* SHORT PROBLEM *
Write out the entries, please, from the line containing "From the white pillow" through their final line, exactly and with nothing else.

* DATA FOR THIS EXERCISE *
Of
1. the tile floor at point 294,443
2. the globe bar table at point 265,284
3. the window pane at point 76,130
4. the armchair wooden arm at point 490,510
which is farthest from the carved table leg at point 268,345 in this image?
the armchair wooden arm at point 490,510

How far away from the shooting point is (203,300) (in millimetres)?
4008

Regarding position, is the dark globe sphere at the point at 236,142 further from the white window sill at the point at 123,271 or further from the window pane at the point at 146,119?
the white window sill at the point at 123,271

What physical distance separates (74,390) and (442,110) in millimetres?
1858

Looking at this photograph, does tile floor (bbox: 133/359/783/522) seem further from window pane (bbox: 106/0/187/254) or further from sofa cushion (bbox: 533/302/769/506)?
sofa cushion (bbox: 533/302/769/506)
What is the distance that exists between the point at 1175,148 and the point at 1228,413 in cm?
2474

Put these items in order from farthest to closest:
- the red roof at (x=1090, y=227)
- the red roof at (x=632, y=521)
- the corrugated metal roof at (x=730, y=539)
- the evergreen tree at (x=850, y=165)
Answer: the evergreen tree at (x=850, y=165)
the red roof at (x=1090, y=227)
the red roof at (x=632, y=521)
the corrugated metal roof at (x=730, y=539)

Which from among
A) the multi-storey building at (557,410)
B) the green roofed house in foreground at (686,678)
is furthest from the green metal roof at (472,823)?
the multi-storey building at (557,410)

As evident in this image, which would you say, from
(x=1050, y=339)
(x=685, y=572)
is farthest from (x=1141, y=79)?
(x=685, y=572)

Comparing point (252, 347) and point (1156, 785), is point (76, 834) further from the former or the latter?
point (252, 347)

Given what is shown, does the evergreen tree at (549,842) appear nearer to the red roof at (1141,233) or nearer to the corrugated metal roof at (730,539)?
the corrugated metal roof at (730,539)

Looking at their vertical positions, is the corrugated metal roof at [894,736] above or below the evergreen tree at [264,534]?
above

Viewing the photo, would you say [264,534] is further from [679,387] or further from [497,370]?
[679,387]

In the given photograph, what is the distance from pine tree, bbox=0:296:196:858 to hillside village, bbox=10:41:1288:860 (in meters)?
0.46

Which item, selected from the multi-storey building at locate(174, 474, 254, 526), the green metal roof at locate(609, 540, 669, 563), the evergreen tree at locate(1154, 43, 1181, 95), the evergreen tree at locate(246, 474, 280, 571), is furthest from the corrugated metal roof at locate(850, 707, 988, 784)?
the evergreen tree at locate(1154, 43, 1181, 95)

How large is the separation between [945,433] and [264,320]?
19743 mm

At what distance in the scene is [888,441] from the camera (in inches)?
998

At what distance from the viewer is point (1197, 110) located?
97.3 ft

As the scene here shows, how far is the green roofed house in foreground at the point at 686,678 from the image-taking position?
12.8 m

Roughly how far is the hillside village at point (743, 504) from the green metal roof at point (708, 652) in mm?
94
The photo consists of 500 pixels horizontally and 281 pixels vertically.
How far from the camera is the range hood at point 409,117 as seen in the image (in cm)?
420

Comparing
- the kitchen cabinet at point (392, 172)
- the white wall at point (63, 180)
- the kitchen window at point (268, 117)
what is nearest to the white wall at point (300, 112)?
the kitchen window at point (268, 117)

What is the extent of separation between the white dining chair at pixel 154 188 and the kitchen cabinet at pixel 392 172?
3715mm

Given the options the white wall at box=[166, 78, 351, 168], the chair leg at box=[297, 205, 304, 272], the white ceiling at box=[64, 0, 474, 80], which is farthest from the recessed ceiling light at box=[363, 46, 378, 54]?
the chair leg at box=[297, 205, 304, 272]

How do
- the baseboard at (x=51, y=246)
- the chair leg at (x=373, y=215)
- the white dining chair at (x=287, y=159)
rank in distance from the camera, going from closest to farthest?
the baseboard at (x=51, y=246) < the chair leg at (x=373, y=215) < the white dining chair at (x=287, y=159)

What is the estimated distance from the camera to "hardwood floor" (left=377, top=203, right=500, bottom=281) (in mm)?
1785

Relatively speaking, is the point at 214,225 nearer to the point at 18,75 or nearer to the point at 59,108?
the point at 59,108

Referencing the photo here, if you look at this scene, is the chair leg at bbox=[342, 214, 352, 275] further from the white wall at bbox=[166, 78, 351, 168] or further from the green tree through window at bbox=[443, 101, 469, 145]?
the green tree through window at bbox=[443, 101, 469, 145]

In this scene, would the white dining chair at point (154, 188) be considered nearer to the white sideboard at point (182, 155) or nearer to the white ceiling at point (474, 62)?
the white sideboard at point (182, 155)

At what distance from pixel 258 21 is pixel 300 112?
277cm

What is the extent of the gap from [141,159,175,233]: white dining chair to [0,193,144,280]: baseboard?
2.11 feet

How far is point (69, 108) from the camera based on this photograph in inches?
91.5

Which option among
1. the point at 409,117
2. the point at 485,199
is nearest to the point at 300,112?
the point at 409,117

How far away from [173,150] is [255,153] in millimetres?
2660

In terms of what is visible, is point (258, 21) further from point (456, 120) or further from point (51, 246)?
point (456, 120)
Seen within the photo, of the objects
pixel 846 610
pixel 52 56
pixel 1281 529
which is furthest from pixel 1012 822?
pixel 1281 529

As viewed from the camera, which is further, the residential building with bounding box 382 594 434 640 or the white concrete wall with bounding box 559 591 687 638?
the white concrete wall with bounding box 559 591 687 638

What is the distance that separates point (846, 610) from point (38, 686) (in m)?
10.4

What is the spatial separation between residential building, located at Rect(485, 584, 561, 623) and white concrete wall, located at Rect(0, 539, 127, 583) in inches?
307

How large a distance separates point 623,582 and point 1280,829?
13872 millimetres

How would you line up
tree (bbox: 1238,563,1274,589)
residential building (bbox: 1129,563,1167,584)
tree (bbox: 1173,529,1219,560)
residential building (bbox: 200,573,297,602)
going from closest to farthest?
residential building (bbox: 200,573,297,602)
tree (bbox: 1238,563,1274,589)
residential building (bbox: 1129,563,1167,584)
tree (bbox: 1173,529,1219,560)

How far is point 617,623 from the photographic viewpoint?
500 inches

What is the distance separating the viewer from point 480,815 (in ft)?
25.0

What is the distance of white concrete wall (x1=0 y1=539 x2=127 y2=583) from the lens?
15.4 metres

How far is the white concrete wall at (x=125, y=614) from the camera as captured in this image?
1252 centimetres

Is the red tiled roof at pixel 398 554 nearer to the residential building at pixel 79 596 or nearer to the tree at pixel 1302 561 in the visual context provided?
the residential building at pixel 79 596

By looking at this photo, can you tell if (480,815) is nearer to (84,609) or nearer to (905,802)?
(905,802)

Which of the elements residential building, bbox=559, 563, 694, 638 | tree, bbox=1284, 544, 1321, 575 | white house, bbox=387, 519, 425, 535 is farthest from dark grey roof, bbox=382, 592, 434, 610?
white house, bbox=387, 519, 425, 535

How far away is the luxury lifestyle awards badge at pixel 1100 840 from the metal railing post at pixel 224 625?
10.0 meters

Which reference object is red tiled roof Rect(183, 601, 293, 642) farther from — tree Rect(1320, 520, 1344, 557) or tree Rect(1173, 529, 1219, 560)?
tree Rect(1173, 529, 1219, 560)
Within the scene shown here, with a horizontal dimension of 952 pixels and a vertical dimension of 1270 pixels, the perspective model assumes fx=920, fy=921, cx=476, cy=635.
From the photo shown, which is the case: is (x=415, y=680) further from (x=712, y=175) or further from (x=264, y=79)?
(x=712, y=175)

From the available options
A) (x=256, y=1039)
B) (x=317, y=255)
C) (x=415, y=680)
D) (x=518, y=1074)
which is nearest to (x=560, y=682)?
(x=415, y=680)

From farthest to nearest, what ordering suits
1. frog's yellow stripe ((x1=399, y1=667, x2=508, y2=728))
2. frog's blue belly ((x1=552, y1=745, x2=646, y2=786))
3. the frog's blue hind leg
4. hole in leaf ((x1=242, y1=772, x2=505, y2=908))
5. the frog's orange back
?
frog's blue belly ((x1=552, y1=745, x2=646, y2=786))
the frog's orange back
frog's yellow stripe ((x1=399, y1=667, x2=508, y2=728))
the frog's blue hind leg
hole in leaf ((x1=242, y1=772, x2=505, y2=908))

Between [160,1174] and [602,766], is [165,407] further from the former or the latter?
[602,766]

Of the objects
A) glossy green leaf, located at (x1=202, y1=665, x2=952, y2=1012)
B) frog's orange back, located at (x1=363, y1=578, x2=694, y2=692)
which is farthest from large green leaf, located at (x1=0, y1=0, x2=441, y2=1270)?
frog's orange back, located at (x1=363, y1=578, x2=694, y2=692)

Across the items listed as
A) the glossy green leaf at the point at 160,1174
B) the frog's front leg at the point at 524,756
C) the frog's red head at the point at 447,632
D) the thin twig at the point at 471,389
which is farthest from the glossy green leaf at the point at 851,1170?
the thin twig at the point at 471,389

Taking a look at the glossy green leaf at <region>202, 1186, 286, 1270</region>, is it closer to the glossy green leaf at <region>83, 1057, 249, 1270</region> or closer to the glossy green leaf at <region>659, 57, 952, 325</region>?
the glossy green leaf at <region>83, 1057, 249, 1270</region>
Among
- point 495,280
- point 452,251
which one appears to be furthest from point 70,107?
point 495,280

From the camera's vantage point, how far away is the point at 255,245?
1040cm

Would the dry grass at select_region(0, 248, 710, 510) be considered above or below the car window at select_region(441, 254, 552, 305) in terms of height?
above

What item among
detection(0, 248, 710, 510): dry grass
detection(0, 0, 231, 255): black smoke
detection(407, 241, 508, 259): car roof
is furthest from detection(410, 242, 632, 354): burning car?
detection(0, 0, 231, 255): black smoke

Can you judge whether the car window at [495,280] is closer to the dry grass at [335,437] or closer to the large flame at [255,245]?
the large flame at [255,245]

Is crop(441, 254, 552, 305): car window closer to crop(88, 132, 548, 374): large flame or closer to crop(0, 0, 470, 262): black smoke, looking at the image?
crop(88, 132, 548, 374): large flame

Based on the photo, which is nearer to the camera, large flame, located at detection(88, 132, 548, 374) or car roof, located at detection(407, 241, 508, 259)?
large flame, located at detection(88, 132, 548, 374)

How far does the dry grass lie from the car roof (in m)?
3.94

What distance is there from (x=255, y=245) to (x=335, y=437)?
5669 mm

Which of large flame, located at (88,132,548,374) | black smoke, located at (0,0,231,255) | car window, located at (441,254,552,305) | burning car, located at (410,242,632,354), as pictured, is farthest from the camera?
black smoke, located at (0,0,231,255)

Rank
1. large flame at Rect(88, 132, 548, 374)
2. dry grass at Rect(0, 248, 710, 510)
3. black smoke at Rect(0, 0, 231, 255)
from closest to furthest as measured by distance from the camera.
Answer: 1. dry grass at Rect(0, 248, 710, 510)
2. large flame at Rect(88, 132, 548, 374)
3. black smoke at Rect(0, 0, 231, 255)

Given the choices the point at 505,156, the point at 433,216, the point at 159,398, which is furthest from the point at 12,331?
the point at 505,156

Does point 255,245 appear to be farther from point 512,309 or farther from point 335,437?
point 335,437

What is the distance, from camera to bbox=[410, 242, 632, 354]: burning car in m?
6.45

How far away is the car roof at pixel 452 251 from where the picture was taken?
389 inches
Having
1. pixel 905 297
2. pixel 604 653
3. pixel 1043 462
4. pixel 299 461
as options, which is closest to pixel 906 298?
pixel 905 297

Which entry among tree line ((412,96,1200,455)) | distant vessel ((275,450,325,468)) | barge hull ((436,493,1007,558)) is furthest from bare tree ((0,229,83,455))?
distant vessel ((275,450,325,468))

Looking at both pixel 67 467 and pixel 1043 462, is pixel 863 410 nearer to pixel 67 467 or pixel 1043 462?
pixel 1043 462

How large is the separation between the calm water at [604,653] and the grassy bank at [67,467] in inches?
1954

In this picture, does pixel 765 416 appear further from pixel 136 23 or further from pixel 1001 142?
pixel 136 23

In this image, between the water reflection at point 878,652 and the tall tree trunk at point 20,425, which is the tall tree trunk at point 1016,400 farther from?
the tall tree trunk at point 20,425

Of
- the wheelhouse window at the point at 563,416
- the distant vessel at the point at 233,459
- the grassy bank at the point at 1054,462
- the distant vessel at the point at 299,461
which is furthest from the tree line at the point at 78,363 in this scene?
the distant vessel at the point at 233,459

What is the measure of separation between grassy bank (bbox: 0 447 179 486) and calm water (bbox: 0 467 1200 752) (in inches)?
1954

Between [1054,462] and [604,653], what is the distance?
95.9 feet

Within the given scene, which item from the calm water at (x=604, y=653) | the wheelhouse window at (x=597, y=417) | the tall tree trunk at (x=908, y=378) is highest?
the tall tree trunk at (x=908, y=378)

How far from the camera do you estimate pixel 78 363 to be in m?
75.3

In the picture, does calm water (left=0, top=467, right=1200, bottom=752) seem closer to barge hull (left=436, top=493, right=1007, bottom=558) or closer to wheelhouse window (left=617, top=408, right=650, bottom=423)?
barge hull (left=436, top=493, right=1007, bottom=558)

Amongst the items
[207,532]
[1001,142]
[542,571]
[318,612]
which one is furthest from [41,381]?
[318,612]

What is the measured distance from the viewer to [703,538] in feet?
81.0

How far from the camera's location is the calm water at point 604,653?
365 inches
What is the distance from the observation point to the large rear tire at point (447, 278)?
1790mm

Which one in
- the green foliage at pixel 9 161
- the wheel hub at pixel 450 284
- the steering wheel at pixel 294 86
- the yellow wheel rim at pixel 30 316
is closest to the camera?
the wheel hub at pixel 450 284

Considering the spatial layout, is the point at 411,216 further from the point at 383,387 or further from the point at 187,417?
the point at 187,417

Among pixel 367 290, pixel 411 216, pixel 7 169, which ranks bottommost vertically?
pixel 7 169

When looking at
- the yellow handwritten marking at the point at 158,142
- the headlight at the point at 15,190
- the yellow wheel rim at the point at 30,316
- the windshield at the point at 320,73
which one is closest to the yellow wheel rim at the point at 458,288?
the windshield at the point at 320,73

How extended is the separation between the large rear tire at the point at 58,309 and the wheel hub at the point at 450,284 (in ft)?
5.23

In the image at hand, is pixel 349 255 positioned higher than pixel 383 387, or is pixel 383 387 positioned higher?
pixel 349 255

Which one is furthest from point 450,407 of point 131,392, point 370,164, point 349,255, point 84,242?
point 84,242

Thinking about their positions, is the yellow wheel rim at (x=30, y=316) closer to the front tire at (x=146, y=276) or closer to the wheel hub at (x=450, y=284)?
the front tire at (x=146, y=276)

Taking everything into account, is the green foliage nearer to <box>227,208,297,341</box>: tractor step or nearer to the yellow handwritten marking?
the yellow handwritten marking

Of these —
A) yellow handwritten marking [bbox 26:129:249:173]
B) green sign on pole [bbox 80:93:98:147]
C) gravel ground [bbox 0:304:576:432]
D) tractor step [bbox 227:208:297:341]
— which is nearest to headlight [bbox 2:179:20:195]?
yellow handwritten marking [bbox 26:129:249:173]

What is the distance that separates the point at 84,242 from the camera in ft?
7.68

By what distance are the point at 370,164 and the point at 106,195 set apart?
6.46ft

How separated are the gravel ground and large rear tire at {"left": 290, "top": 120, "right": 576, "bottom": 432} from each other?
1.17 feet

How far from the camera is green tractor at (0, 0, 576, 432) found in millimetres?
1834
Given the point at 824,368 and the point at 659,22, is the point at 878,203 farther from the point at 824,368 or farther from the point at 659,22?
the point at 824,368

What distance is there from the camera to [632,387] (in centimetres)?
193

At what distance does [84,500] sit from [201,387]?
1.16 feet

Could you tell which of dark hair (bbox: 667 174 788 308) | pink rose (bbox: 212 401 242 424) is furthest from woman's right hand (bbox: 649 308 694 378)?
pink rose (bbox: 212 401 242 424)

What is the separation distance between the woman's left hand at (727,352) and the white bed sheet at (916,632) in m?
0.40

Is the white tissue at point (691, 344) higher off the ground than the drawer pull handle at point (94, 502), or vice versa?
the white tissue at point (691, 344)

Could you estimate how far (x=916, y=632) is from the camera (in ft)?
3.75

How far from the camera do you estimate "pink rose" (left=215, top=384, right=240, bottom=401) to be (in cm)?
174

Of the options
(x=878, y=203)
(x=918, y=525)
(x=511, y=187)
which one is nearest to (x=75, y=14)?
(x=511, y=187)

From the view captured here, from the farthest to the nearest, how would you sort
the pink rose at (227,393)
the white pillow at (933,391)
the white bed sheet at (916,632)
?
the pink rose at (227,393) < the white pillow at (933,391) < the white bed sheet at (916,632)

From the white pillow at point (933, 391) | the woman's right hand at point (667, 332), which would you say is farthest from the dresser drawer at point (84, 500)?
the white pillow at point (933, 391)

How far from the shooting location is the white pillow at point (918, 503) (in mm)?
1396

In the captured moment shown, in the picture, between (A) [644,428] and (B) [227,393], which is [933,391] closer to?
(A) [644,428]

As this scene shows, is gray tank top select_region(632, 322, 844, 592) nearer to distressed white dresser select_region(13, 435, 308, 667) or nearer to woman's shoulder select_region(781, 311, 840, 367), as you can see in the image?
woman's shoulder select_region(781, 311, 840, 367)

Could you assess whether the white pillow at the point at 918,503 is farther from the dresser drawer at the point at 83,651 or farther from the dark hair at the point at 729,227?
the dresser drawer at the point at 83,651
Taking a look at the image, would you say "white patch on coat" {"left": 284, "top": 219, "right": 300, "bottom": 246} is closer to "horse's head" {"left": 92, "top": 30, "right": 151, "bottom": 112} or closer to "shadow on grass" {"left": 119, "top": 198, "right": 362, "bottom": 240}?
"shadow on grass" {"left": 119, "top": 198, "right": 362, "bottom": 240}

* ANSWER IN FULL *
From the white pillow at point (933, 391) | the woman's right hand at point (667, 332), which would you say is farthest from the dresser drawer at point (84, 500)?
the white pillow at point (933, 391)

How far from the shooting location is the white pillow at point (918, 503) (in mm)?
1396

In the captured moment shown, in the picture, between (A) [644,428] and (B) [227,393], which is [933,391] closer to?
(A) [644,428]

As this scene shows, is gray tank top select_region(632, 322, 844, 592) nearer to distressed white dresser select_region(13, 435, 308, 667) or nearer to woman's shoulder select_region(781, 311, 840, 367), as you can see in the image?
woman's shoulder select_region(781, 311, 840, 367)

Could you assess whether the white pillow at the point at 918,503 is farther from the dresser drawer at the point at 83,651 or farther from the dark hair at the point at 729,227?
the dresser drawer at the point at 83,651
Taking a look at the image, would you say "white patch on coat" {"left": 284, "top": 219, "right": 300, "bottom": 246} is closer to "horse's head" {"left": 92, "top": 30, "right": 151, "bottom": 112} or closer to "shadow on grass" {"left": 119, "top": 198, "right": 362, "bottom": 240}?
"shadow on grass" {"left": 119, "top": 198, "right": 362, "bottom": 240}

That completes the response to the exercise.